**Task instructions**.
Write the next part of the passage on Nepal's economic recovery from the COVID-19 pandemic, starting after its final sentence.

Moreover, the agricultural sector that generates massive employment opportunities has been hit hard by the COVID-19 pandemic as the farmers could not get chemical fertilizers and pesticides in time. Many of the large- and small-scale industries are also closed because of labour shortage and also due to the difficulty in getting adequate raw materials. On top of all this, there is inadequate demand for goods and services in the country as the income of the people has been severely affected.
For the economic recovery, the Nepal government allocated NRs. 150 billion, which is 5 per cent of the GDP (NRs. 160 is equivalent to IRs. 100). Also, the government allocated NRs. 20 billion for the creation of 600,000 jobs. Under the Prime Minister Employment Programme, additional NRs. 11.60 billion was earmarked for creating 200,000 jobs. Similarly, under the Poverty alleviation Fund, 150,000 jobs were to be created. Additionally, provision was made to provide skills training to 75,000 people to enable them to get jobs in the market.
However, no significant effort has been made so far to generate employment opportunities as the political leaders of the country are engaged in internal power tussle. They don’t have enough time to meet their commitment to creating jobs. As such, there has been gradual erosion in the income and wealth of the common people, which is well reflected from the fact that even during the festive seasons like Dasain and Tihar, there was no significant sale of goods in the domestic market.
What is needed most at the current juncture is to raise the demand for goods and services as the country is trilling under serious recession. For this, the federal, provincial and local governments need to spend more and more on infrastructure development such as on the road construction, irrigation and other such activities to create more jobs for the people to increase their income.
Additionally, the 753 local governments need to wave or reduce the taxes that they have imposed on the people. Under the federal structure, the local bodies imposed heavy land tax, housing tax and several other taxes on the people to mobilize additional resources for the development. But it was found that there was a gross misuse of resources that the local units have raised.

**Excerpted records**.

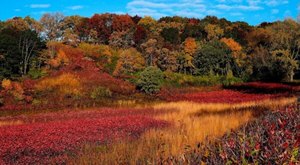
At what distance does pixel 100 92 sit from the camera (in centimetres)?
3544

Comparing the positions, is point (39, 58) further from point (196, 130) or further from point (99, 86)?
point (196, 130)

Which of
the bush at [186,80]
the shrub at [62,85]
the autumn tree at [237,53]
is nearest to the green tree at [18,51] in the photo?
the shrub at [62,85]

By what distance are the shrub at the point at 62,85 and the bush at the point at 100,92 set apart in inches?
58.2

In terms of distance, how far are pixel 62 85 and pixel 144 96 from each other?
27.6 ft

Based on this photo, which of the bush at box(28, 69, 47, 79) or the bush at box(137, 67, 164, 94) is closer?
the bush at box(137, 67, 164, 94)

**Answer to this exercise**.
Since the COVID-19 is not going to end any time soon, the 761 governments running at the federal, provincial and local governments need totake effective measure to control this pandemic one the one hand and to launch programmes to revive the economy on the other. For this, it is quintessential to raise demands for goods in the market for which employment opportunities would have to be generated on a war footing. If the government does not have any sound plans and programmes for employment generation, what it could do is just to engage people in digging soil and then filling it. At the same time, all these governments also need to reduce, if not abolish, the taxes to allow the income of the people to increase.
Additionally, in our neighbourhood, India has huge experience in re-distribution of wealth, generating employment opportunities, direct transfer of funds to the accounts of the farmers, increase in the wages of the labourers, and supporting the weaker sections of the society like the senior citizens, widows and disabled. Commendable efforts have also been made in this country for increasing the amount of collateral-free loansto the entrepreneurs and provide medical insurance to many of the citizens. India’s experience on some of these fronts could prove highly useful to Nepal in this COVID-19 period not only to pump additional resources in labour-intensive activities but also to infuse expendable money into the hands of the people to generate market activities and thereby revive the economy.